How Season 2 of ‘Ginny & Georgia’ tackles mental health

While it’s not perfect, it is a good start

Season 2 of "Ginny & Georgia" presents a more accurate portrayal of mental health and therapy. (Abby Luciano)

Season 2 of “Ginny & Georgia” presents a more accurate portrayal of mental health and therapy. (Abby Luciano)

Trigger warning: this article contains details discussing self harm, anxiety, and depression. If you or someone you know needs support, the 24/7 Talk Suicide Canada hotline is 1-833-456-4566, the BC Crisis Centre hotline is 1-800-784-2433 (1-800-SUICIDE), or call 310-Mental Health at 310-6789. Help is available, please reach out. 

Representation in the media is so important, and this includes mental health. Oftentimes people with mental illnesses portrayed in the media resemble negative stereotypes such as violent, crazy, or viewed as weak for seeking help.

—————

Update the piece on the second season of "Ginny & Georgia" from "While it’s not" to "please reach out.", changing "portrayal" to "depiction". The items after the text are not needed.

Dataset entries
—————

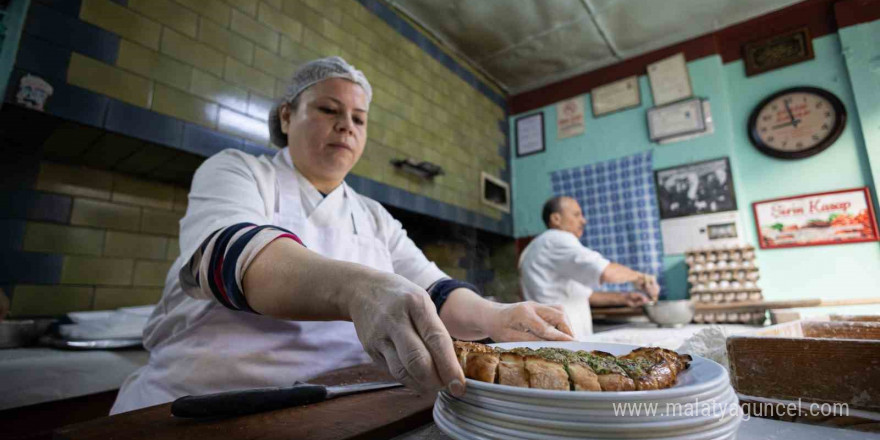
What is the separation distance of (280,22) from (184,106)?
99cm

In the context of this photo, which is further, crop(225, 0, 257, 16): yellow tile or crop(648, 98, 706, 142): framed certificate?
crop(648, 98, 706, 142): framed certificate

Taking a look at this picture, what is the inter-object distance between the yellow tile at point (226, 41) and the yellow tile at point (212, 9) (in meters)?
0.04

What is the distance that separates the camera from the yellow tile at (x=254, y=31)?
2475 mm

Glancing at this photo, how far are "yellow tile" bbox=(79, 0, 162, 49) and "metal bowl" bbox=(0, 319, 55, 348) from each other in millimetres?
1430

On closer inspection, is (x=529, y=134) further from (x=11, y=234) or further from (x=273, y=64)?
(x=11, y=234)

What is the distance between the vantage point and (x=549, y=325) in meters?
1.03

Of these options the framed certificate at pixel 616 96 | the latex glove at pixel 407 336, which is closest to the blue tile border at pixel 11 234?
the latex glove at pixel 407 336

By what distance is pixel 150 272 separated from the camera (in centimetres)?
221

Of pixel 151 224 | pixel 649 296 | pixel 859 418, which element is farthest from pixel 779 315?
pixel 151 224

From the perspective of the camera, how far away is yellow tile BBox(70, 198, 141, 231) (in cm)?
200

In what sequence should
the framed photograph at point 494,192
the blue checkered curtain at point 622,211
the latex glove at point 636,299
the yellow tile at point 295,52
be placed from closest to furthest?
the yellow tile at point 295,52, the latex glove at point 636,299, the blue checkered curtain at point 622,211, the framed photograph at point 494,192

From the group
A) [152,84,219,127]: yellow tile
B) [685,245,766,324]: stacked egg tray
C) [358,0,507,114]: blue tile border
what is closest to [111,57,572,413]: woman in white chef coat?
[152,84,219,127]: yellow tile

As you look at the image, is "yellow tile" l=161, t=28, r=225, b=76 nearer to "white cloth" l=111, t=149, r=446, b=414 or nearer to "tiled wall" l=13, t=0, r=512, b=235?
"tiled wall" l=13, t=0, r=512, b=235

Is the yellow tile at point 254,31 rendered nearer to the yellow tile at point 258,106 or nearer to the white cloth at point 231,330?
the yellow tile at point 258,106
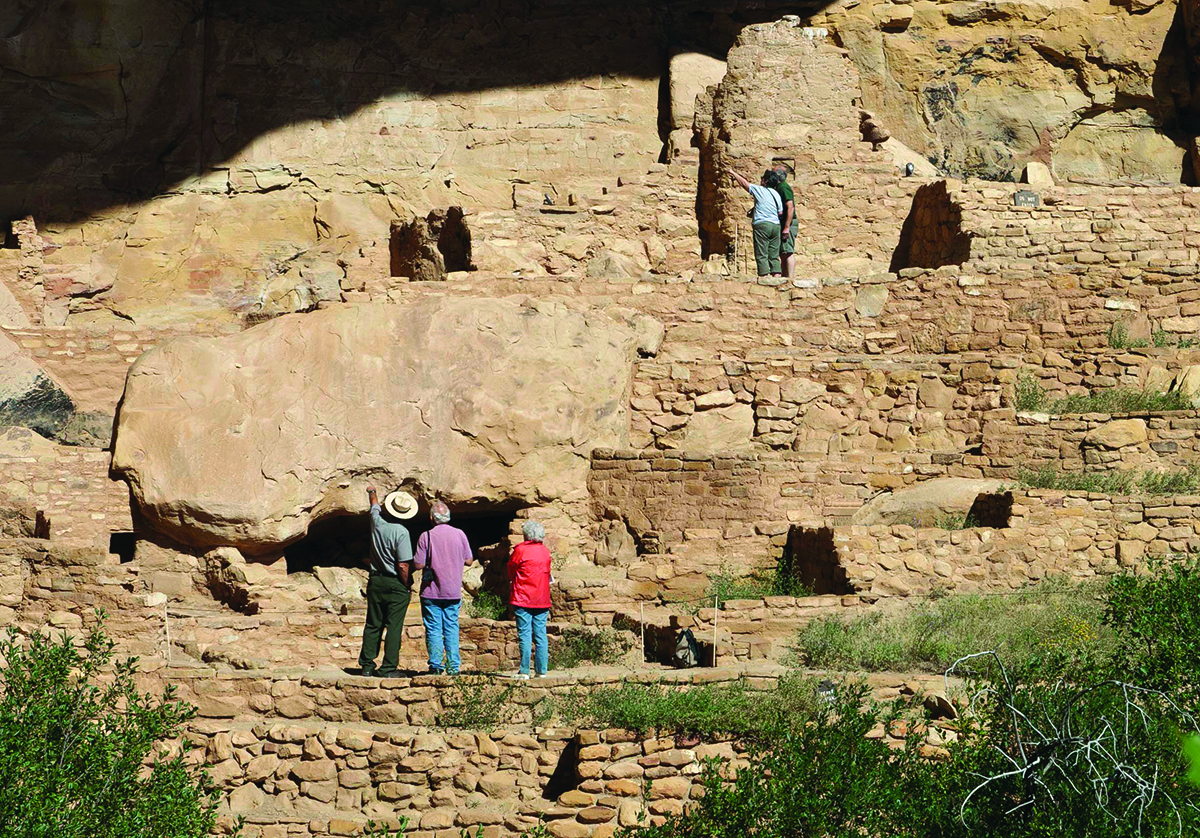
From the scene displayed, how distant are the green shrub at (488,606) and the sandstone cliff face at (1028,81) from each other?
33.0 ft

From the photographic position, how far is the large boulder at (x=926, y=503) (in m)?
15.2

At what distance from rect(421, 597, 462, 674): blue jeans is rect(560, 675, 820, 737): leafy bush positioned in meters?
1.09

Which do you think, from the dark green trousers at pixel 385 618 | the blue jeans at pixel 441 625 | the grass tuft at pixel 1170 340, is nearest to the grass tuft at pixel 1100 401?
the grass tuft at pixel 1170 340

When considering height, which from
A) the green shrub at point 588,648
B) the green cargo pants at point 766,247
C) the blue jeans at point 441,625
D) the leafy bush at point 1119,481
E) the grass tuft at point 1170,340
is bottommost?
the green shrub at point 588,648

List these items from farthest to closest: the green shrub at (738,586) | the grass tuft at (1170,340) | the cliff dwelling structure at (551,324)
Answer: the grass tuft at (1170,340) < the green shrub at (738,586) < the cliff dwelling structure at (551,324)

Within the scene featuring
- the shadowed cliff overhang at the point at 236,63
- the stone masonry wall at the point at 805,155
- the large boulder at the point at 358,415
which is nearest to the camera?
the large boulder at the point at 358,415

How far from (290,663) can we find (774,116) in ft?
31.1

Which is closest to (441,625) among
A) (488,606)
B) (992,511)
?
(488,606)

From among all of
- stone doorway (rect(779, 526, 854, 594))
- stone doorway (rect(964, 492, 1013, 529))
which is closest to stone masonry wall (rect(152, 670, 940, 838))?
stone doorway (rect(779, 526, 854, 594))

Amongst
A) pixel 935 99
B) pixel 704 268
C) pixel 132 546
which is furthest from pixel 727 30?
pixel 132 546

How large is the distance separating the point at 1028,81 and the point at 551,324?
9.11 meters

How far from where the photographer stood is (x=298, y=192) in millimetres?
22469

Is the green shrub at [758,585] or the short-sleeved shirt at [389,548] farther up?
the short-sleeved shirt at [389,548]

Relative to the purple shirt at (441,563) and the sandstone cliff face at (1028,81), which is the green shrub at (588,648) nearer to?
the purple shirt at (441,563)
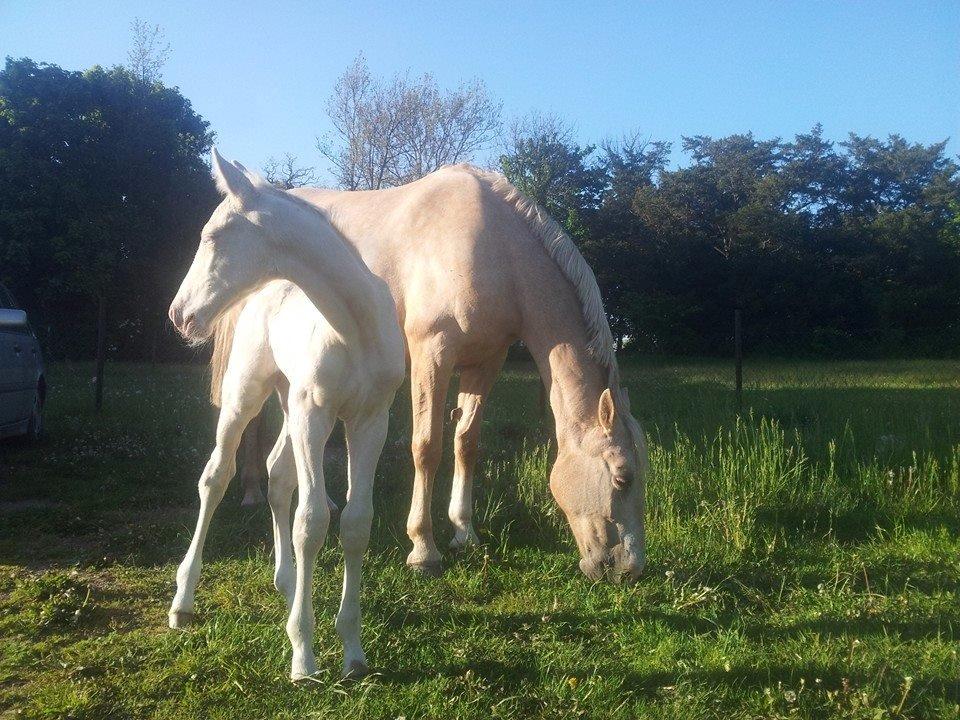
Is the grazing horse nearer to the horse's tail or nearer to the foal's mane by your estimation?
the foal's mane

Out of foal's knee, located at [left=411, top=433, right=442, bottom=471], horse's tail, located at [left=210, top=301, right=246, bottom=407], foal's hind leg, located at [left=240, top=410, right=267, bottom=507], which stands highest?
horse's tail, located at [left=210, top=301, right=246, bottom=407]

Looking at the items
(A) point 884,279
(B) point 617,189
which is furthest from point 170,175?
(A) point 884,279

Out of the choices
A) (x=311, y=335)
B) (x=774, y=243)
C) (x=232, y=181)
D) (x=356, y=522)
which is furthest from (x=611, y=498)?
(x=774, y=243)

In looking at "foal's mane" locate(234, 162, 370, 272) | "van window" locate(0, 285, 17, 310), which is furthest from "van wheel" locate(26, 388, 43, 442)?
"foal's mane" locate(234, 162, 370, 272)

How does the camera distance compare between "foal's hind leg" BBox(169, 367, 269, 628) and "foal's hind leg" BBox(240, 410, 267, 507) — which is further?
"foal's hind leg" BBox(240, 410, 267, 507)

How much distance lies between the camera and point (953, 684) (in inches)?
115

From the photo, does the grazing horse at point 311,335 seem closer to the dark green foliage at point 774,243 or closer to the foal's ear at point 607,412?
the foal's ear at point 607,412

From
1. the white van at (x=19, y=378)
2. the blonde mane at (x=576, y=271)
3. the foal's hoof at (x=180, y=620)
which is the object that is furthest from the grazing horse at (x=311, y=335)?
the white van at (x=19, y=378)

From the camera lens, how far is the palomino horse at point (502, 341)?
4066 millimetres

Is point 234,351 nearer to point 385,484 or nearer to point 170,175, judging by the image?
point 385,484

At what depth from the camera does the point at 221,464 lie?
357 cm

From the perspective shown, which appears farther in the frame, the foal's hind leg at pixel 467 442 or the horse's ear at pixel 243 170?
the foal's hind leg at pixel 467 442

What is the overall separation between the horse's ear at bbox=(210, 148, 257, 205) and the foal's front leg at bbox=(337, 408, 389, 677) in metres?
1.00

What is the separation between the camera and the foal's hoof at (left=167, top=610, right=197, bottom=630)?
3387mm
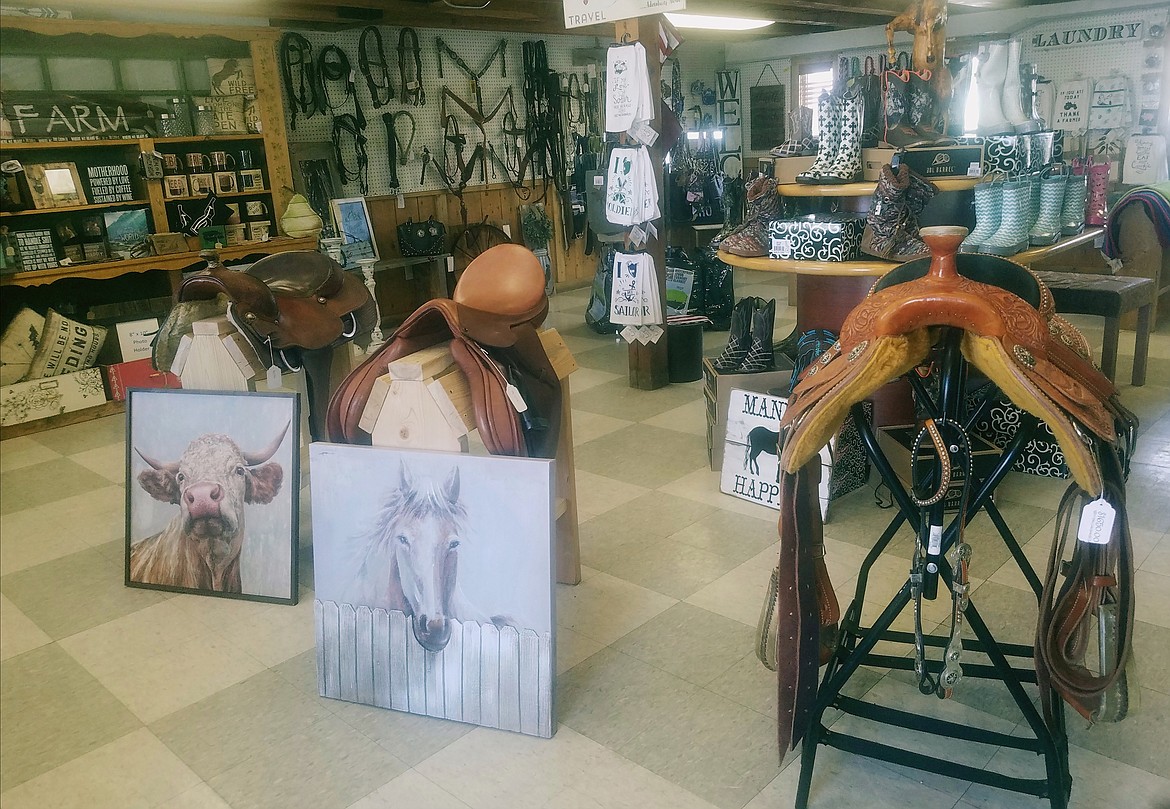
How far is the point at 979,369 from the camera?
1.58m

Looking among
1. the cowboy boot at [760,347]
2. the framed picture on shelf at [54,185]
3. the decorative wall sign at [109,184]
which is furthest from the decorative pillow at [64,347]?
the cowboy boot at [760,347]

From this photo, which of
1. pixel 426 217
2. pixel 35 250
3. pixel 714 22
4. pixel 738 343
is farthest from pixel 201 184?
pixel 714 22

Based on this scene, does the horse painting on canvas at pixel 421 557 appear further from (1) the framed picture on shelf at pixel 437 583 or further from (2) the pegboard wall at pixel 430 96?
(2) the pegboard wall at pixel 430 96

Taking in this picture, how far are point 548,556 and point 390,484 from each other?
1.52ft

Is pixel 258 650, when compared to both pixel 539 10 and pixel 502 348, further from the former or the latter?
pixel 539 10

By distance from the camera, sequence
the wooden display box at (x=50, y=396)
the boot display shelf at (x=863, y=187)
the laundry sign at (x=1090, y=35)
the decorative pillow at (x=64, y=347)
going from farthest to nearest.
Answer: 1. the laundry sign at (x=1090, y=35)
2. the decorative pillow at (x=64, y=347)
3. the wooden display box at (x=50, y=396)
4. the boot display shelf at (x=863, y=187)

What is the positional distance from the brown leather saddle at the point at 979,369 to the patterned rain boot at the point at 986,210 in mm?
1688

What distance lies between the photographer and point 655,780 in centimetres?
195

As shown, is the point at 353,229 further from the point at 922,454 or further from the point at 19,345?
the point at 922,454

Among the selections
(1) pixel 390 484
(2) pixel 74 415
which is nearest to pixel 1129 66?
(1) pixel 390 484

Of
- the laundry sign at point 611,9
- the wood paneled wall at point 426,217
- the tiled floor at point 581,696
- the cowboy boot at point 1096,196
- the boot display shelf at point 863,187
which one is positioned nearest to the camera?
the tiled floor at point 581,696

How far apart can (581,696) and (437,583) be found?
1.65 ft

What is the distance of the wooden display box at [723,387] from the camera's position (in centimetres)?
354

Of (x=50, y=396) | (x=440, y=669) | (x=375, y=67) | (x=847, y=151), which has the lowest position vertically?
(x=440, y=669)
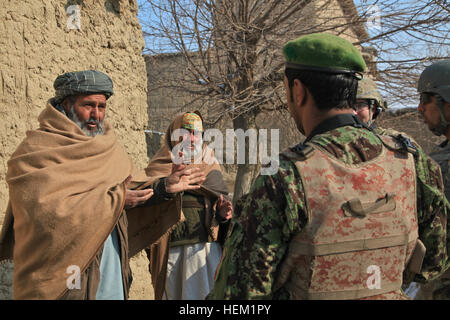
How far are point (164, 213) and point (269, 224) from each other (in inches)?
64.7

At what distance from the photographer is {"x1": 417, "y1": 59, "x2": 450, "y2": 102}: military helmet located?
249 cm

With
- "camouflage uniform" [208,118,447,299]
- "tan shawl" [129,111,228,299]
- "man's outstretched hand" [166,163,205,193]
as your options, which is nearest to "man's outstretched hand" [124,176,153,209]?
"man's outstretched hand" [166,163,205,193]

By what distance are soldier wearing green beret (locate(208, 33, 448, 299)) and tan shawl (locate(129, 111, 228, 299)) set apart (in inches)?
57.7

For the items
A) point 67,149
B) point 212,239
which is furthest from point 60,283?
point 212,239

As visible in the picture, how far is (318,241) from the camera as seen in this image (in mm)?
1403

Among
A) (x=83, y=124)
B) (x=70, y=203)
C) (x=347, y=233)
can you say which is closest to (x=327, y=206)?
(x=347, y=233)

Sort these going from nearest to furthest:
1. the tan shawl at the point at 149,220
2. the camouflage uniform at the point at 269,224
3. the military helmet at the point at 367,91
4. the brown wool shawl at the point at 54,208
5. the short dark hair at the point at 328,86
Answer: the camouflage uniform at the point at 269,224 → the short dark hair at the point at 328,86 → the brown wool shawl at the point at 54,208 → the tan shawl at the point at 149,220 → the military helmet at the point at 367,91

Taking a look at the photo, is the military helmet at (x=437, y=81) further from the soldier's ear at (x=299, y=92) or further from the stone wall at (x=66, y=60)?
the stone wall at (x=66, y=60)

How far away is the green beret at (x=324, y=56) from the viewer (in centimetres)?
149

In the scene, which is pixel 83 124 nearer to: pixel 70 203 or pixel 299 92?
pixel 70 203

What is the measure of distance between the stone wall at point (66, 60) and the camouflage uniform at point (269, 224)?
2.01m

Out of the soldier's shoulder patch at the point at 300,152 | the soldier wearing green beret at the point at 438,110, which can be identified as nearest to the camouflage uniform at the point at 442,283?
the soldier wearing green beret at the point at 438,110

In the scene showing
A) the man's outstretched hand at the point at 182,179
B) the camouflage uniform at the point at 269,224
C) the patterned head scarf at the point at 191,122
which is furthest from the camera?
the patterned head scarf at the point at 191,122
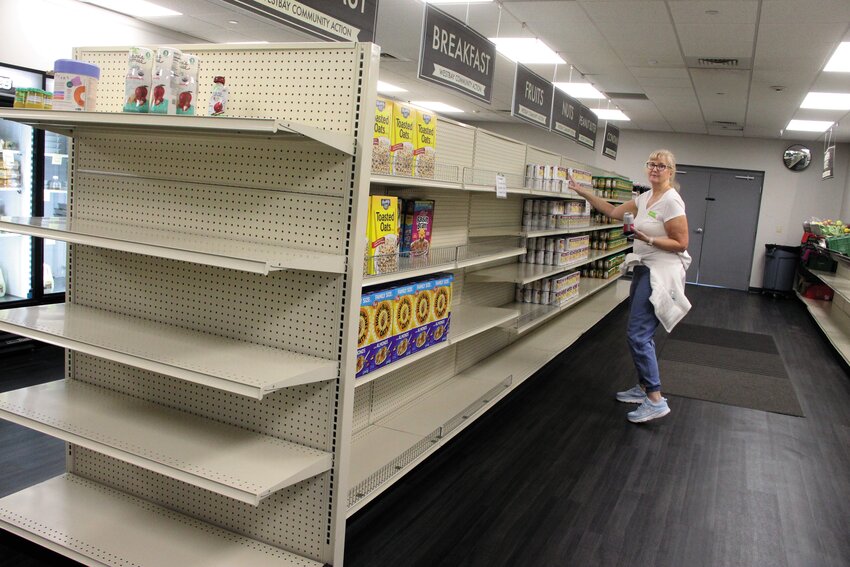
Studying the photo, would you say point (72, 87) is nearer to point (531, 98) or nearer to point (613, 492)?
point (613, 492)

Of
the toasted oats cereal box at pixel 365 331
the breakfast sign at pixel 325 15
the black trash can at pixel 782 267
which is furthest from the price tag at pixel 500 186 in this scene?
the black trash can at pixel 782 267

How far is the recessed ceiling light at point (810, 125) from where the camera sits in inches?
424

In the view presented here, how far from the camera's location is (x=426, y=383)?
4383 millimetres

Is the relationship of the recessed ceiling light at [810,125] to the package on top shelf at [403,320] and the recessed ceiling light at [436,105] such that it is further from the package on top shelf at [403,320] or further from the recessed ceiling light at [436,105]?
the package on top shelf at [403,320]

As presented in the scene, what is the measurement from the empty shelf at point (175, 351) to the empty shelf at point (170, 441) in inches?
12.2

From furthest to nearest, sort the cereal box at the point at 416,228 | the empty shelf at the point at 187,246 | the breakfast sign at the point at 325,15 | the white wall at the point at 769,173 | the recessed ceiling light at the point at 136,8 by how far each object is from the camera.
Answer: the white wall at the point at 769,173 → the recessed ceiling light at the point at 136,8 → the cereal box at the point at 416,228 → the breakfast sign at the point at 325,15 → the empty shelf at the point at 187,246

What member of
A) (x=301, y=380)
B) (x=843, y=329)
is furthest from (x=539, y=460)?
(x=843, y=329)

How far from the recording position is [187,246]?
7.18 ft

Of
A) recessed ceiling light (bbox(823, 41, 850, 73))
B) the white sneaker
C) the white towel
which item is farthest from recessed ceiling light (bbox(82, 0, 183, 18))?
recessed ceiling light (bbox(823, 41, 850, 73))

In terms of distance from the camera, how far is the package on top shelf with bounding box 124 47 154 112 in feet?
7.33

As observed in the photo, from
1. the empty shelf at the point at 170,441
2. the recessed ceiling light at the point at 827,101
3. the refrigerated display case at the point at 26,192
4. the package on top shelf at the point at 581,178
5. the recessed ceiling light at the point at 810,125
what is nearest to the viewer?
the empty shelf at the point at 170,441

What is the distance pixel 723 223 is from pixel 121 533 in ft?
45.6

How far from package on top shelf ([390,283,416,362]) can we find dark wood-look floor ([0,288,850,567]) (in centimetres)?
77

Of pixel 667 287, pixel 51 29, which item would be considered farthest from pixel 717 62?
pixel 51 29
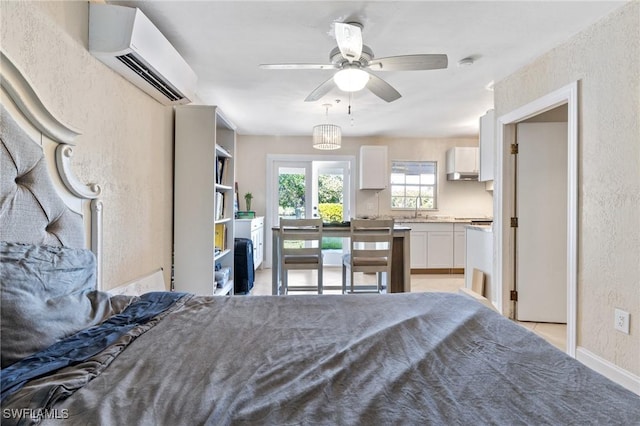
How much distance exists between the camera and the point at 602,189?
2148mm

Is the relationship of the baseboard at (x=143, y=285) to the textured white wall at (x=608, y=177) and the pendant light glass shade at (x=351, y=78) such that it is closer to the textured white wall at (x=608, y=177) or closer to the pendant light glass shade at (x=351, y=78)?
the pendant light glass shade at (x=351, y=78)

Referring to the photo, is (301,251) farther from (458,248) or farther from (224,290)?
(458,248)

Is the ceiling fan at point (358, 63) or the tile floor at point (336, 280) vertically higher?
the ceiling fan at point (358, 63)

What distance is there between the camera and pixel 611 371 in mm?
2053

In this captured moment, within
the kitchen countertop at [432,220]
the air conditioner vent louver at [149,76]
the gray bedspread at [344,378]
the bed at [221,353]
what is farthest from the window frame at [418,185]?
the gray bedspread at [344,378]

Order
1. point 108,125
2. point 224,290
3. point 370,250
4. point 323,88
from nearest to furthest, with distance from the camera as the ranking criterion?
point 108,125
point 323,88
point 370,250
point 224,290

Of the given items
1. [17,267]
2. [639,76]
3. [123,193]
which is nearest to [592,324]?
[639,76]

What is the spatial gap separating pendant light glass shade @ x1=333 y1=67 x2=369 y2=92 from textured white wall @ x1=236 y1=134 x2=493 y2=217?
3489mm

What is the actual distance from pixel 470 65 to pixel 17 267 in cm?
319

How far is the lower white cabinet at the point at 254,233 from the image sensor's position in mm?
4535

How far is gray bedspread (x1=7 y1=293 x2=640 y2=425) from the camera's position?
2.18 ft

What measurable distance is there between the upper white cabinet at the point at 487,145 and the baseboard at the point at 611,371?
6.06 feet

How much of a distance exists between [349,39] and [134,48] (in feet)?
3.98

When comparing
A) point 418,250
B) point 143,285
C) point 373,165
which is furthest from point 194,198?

—————

Expected answer -
While it’s not perfect, it is a good start

Season 2 of "Ginny & Georgia" presents a more accurate depiction of mental health and therapy. (Abby Luciano)

Season 2 of “Ginny & Georgia” presents a more accurate depiction of mental health and therapy. (Abby Luciano)

Trigger warning: this article contains details discussing self harm, anxiety, and depression. If you or someone you know needs support, the 24/7 Talk Suicide Canada hotline is 1-833-456-4566, the BC Crisis Centre hotline is 1-800-784-2433 (1-800-SUICIDE), or call 310-Mental Health at 310-6789. Help is available, please reach out.